_Excerpt_:
•••

Wednesday, December 04, 2013

Walter Williams: Blacks and Obama

Re-posted by Nicholas Stix

I posted three comments at Town Hall about this column, and in response to a Republican.

1. First of all, as I have said since 1/20/09, I do not see “Obama” ever voluntarily leaving the White House. Second, I do not see electing a black president as a legitimate option. Colin Powell was supposedly the ideal black public figure, and I was ready to vote for him in 1996, had he not chickened out. What a mistake that would have been. The man turned out to be a treacherous, affirmative action racist, and had been an incompetent in the Army, who had to be bailed out by Republicans. As another reader remarked, every city that a black has run, he has into the ground. And those cities were not going downhill, until they were swamped with blacks.

2. With all due respect to Walter Williams, I think it was a mistake integrating the big leagues. The forced “integration” of society (including Brown v. Board of Education), and the apartheid system of Jim Snow that arose from it, would not have come to pass without Jackie Robinson. By the way, Robinson then leveraged his baseball career into a public career as an affirmative action, black power Republican (as strange as that sounds).

Number three was in response to a brain-dead Republican reader.

TLG62 Wrote: 16 minutes ago (8:28 AM)

Race is not destroying race-relations, the faux victimhood culture is, the degenerate culture is, the government dependency culture is, the “not my fault” culture is, and the people without self-value, integrity, and personal responsibility is.

All these things that are causing the failure are being brought to you by the liberal ideology because they want to be your savior and take control of your life.

You can’t fix something if there is not a problem, so liberals produce the problems.


N.S.: So, we should look at race relations in a race-blind fashion? Thus, we could have a society which was composed 100 percent of blacks, and it would function just as well as America did, circa 1950, as long as it had the right ideology. Detroit was run by liberal Democrats for generations, and did just fine. You are apparently unaware that you are a self-caricature of a deluded Republican. I don’t who is worse, racial socialists like Obama, or brain-dead Republicans like you.

I have no idea if the thread Nazis left my comments up.
 

Blacks and Obama
By Walter E. Williams
December 4, 2013
Town Hall

In a March 2008 column, I criticized pundits' concerns about whether America was ready for Barack Obama, suggesting that the more important issue was whether black people could afford Obama. I proposed that we look at it in the context of a historical tidbit.

In 1947, Jackie Robinson, after signing a contract with the Brooklyn Dodgers organization, broke the color barrier in Major League Baseball. He encountered open racist taunts and slurs from fans, opposing team players and even some members of his own team. Despite that, his batting average was nearly .300 in his first year. He led the National League in stolen bases and won the first Rookie of the Year award. There's no sense of justice that requires a player be as good as Robinson in order to have a chance in the major leagues, but the hard fact of the matter is that as the first black player, he had to be.

In 1947, black people could not afford an incompetent black baseball player. Today we can. The simple reason is that as a result of the excellence of Robinson -- and many others who followed him, such as Satchel Paige, Don Newcombe, Larry Doby and Roy Campanella -- today no one in his right mind, watching the incompetence of a particular black player, could say, "Those blacks can't play baseball."

•••

_Dataset content_:
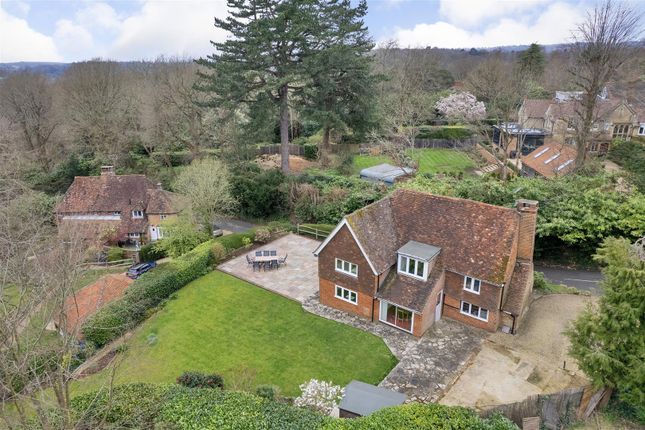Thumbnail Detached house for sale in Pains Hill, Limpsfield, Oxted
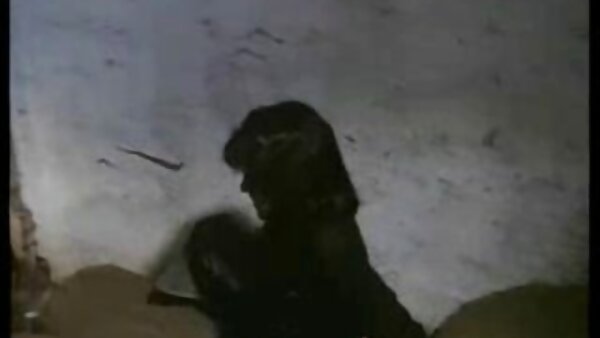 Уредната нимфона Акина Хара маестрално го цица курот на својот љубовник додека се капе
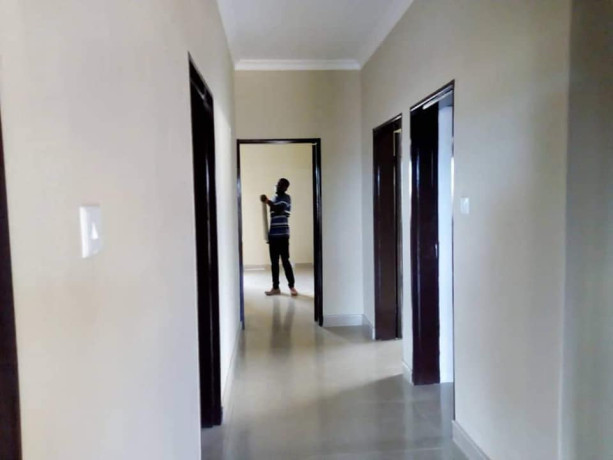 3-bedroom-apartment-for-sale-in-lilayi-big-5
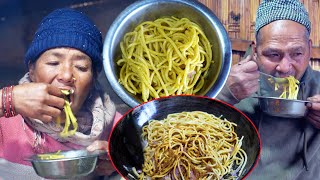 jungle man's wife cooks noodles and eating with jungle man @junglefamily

•••

Continue the "Blacks and Obama" text above, starting right after its last sentence.

_Response area_:
In that March 2008 column, I argued that for the nation -- but more importantly, for black people -- the first black president should be the caliber of a Jackie Robinson, and Barack Obama is not. Obama has charisma and charm, but in terms of character, values, experience and understanding, he is no Jackie Robinson. In addition to those deficiencies, Obama became the first person in U.S. history to be elected to the highest office in the land while having a long history of associations with people who hate our nation, such as the Rev. Jeremiah Wright, Obama's pastor for 20 years, who preached that blacks should sing not "God bless America" but "God damn America." Then there's Obama's association with William Ayers, formerly a member of the Weather Underground, an anti-U.S. group that bombed the Pentagon, U.S. Capitol and other government buildings. Ayers, in the wake of the 9/11 terrorist attack, told a New York Times reporter, "I don't regret setting bombs. ... I feel we didn't do enough."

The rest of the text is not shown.